* THE TASK *
Reproduce the entries starting at the line containing "How much distance do" and ending at the last entry, with "headlight" replaced by "headlamp" and nothing else changed. Leave the pictures out.
-- start DATASET ENTRIES --
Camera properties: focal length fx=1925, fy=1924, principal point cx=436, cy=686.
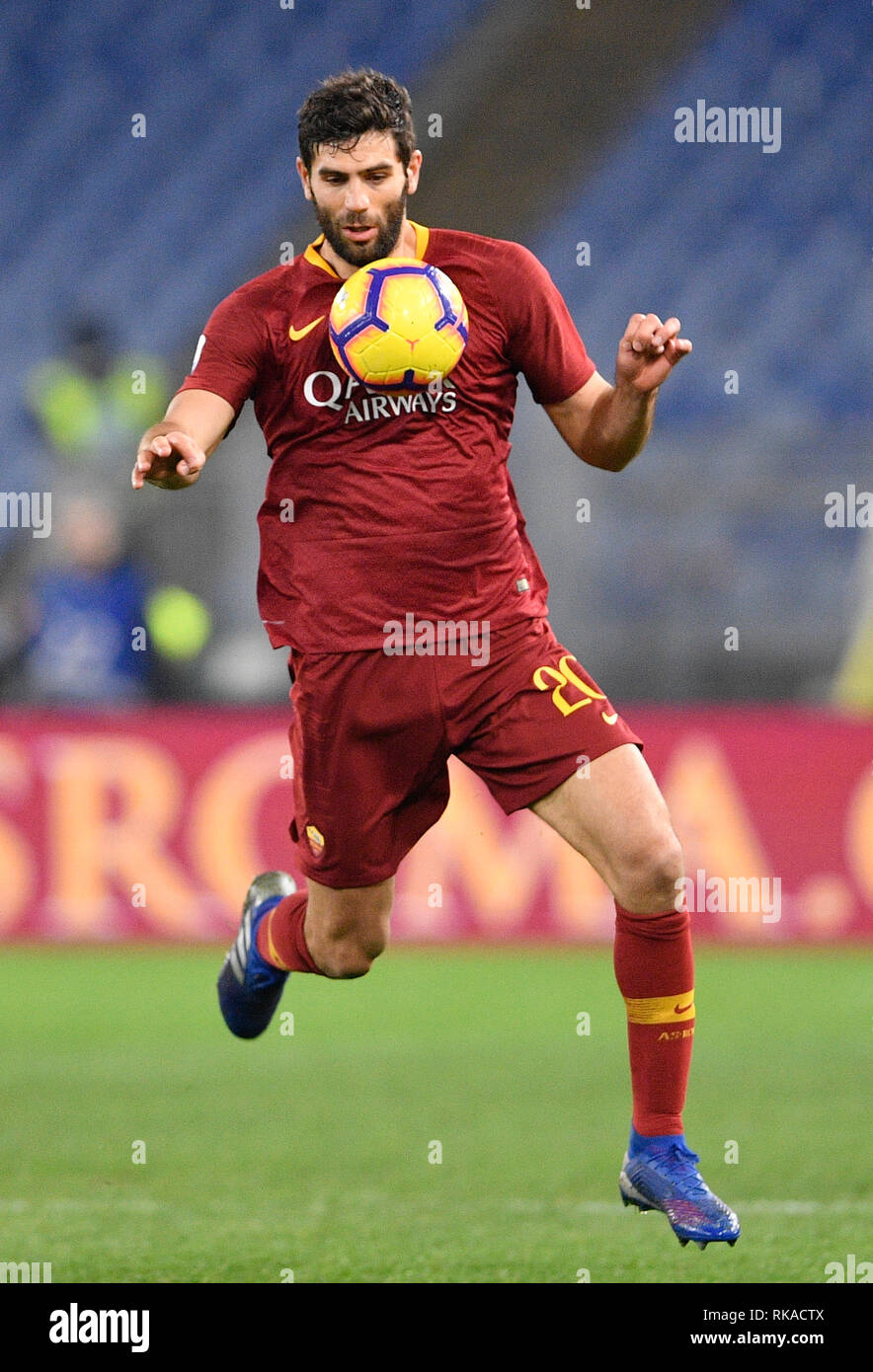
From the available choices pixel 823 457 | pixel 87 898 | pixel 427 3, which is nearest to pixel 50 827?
pixel 87 898

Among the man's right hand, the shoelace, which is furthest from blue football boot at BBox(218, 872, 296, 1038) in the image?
the man's right hand

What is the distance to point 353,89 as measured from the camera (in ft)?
14.2

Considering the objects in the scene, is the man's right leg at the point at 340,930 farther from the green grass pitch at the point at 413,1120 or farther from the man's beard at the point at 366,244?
the man's beard at the point at 366,244

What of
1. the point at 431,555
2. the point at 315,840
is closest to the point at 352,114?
the point at 431,555

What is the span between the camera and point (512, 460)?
10547 millimetres

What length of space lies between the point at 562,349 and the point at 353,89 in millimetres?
761

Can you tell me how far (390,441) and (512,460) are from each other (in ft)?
20.1

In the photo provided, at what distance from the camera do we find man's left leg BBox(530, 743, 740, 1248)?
4.22m

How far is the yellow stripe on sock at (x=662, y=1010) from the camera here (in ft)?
14.4

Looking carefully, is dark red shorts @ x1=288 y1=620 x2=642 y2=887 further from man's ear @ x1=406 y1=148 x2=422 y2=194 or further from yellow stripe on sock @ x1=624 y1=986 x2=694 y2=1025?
man's ear @ x1=406 y1=148 x2=422 y2=194

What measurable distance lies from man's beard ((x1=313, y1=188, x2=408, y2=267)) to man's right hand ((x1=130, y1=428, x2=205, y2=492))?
2.20 ft

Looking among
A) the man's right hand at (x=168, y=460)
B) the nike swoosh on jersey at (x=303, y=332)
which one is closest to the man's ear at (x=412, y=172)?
the nike swoosh on jersey at (x=303, y=332)

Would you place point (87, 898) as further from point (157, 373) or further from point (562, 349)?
point (562, 349)

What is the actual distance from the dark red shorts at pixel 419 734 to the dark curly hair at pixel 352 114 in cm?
116
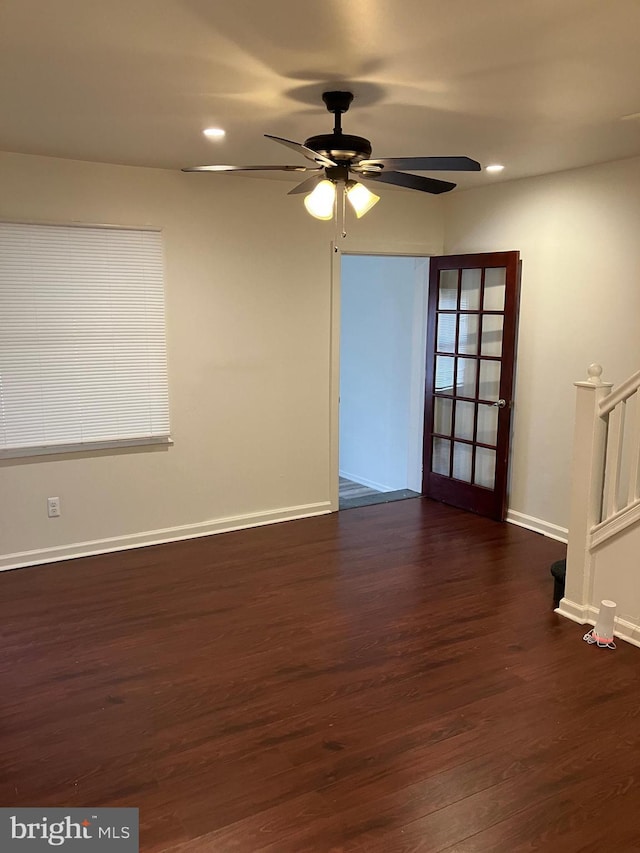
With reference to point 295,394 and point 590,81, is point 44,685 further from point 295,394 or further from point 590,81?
point 590,81

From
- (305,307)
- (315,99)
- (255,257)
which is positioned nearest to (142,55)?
(315,99)

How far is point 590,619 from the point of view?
3416mm

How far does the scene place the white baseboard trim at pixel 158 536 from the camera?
421 cm

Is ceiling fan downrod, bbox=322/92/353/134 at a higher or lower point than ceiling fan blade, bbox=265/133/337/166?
higher

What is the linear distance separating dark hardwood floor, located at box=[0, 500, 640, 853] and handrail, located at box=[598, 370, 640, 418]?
1.15 m

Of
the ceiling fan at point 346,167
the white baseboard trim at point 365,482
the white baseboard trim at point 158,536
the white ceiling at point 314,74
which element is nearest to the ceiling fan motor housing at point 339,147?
the ceiling fan at point 346,167

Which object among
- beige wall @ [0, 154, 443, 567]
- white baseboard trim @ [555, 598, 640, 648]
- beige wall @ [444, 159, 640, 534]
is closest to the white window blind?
beige wall @ [0, 154, 443, 567]

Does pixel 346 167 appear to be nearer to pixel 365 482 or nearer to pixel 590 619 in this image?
pixel 590 619

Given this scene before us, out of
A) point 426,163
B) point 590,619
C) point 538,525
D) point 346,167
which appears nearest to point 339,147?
point 346,167

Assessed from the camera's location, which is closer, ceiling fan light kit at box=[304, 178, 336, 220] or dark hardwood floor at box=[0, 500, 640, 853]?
dark hardwood floor at box=[0, 500, 640, 853]

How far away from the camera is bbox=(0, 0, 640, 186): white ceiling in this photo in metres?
2.04

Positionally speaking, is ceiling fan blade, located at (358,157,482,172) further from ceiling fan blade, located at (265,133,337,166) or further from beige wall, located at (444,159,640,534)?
beige wall, located at (444,159,640,534)

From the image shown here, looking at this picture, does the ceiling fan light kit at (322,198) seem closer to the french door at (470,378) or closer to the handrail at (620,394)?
the handrail at (620,394)

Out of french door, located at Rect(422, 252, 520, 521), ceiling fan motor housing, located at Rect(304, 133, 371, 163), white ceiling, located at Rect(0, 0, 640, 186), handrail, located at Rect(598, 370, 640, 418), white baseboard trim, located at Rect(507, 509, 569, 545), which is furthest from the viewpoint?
french door, located at Rect(422, 252, 520, 521)
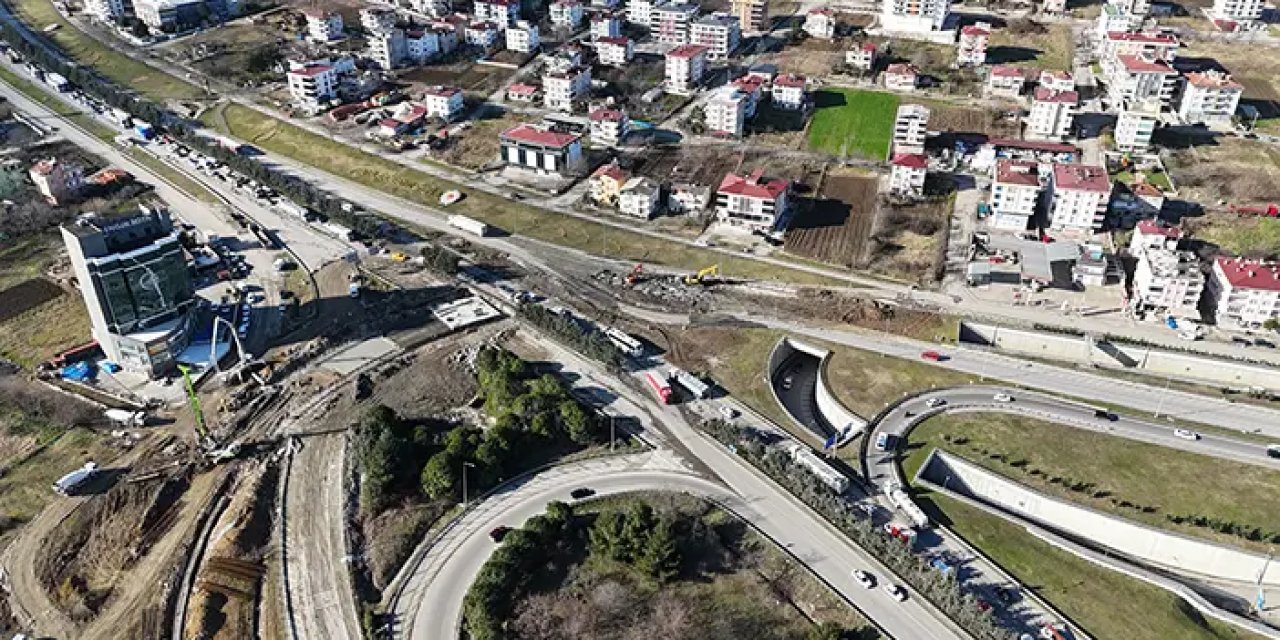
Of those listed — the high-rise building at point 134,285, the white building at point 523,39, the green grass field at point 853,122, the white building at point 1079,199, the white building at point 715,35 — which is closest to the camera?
the high-rise building at point 134,285

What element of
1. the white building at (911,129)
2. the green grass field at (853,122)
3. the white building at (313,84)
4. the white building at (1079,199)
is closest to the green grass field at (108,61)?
the white building at (313,84)

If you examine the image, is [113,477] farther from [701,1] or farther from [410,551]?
[701,1]

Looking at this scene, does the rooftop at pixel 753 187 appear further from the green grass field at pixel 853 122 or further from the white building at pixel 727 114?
the green grass field at pixel 853 122

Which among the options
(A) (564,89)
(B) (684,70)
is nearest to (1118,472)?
(B) (684,70)

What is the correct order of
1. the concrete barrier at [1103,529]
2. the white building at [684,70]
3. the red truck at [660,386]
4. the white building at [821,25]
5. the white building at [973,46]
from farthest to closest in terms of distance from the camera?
the white building at [821,25] < the white building at [973,46] < the white building at [684,70] < the red truck at [660,386] < the concrete barrier at [1103,529]

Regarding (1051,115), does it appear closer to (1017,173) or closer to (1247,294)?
(1017,173)

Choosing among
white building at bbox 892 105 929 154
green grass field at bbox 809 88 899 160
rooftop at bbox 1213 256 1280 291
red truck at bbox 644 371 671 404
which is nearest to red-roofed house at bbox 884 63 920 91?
green grass field at bbox 809 88 899 160

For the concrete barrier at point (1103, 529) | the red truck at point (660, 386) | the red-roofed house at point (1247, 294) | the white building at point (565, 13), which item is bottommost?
the concrete barrier at point (1103, 529)
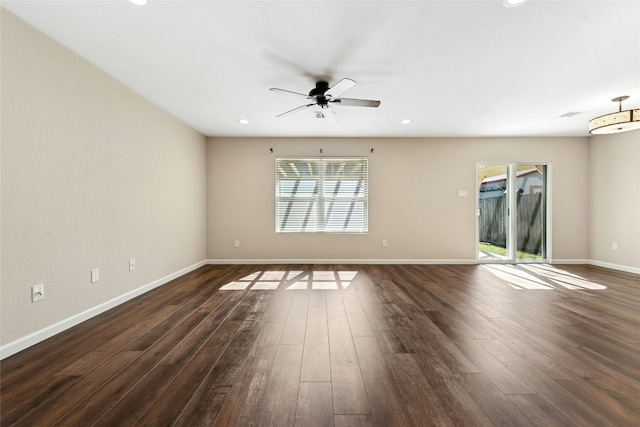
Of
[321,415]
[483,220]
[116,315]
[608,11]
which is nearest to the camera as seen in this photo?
[321,415]

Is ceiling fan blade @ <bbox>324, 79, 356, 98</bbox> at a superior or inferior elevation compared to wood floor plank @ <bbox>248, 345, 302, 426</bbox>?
superior

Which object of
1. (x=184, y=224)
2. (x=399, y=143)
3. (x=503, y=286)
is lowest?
(x=503, y=286)

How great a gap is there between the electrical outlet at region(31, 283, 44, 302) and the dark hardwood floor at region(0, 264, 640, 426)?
0.35 m

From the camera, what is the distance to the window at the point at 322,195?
5.16 meters

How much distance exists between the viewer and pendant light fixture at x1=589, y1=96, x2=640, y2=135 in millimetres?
3213

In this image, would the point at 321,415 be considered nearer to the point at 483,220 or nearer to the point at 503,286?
the point at 503,286

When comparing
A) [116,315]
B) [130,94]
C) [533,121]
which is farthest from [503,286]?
[130,94]

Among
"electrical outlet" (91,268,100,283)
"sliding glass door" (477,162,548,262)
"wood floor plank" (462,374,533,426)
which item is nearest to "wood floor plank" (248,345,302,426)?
"wood floor plank" (462,374,533,426)

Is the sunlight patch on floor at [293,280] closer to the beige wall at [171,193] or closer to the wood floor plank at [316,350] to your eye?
the beige wall at [171,193]

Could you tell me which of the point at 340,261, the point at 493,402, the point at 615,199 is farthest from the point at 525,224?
the point at 493,402

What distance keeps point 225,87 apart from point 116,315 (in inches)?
103

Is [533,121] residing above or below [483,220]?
above

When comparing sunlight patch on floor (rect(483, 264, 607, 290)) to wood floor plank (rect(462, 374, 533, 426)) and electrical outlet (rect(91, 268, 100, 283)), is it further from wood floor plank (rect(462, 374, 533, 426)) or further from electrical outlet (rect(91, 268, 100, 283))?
electrical outlet (rect(91, 268, 100, 283))

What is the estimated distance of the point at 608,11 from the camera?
1.89m
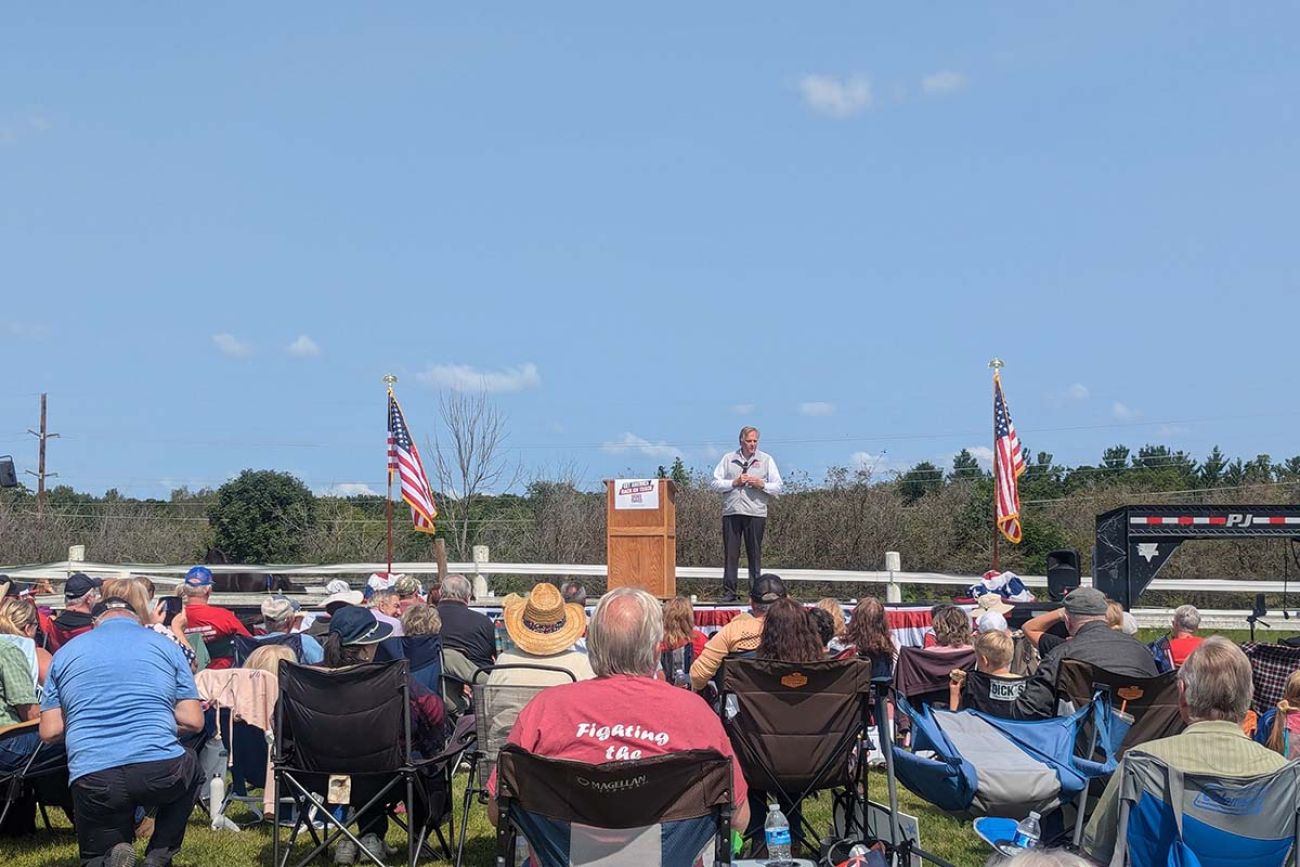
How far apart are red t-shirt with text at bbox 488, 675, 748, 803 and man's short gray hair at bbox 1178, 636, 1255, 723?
1481 millimetres

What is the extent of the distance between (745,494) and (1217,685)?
9271 mm

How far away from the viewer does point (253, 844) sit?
22.7 feet

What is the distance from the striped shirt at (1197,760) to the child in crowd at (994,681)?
2.10 meters

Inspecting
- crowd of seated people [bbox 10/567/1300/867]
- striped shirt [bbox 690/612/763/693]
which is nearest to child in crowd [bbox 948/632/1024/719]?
crowd of seated people [bbox 10/567/1300/867]

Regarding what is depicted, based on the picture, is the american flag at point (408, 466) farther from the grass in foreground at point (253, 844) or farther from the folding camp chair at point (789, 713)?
the folding camp chair at point (789, 713)

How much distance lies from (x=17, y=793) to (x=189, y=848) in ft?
2.95

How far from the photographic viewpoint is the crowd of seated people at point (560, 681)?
13.0 ft

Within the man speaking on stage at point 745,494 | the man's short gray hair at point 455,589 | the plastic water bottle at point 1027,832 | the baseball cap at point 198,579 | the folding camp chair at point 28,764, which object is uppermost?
the man speaking on stage at point 745,494

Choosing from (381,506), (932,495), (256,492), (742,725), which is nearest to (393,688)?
(742,725)

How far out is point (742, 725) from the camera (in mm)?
5680

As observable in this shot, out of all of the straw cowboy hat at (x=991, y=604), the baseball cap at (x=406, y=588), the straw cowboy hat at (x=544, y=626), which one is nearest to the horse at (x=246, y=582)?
the baseball cap at (x=406, y=588)

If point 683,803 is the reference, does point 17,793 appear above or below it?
below

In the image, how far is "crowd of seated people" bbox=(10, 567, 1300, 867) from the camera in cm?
396

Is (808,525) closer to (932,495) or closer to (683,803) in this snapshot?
(932,495)
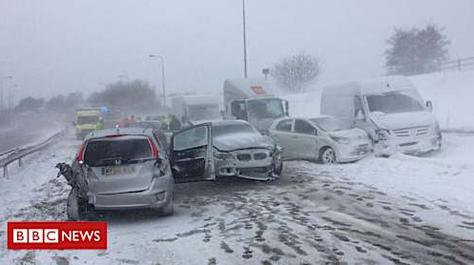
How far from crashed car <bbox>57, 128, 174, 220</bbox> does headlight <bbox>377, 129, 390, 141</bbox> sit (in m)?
8.53

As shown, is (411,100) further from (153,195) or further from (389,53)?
(389,53)

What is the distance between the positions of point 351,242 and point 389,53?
209 feet

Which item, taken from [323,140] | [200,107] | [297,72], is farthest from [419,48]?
[323,140]

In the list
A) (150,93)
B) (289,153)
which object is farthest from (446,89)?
(150,93)

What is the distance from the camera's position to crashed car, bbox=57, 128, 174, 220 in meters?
8.31

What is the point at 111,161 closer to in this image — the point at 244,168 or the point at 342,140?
the point at 244,168

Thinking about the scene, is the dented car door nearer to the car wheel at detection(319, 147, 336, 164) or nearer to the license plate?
the license plate

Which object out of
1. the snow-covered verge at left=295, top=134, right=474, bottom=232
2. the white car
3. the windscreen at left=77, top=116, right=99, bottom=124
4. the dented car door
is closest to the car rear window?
the dented car door

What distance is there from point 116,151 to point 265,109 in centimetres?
1518

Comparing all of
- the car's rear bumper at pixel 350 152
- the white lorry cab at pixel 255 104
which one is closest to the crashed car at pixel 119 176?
the car's rear bumper at pixel 350 152

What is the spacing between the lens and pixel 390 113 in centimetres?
1639

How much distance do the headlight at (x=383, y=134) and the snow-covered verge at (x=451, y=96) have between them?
24.9 ft

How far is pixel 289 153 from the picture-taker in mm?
16594

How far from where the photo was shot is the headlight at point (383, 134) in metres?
15.3
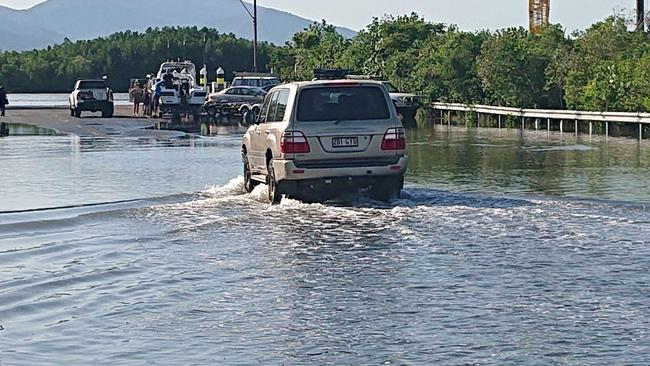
-- end DATASET ENTRIES --
* WRITTEN RESPONSE *
How much distance do the headlamp at (x=383, y=134) and the snow-covered verge at (x=451, y=96) have between them?
24.9 ft

How far is pixel 289 153 from the picture-taker in mm?
16594

How far from where the photo was shot is the headlamp at point (383, 134) in metres?
15.3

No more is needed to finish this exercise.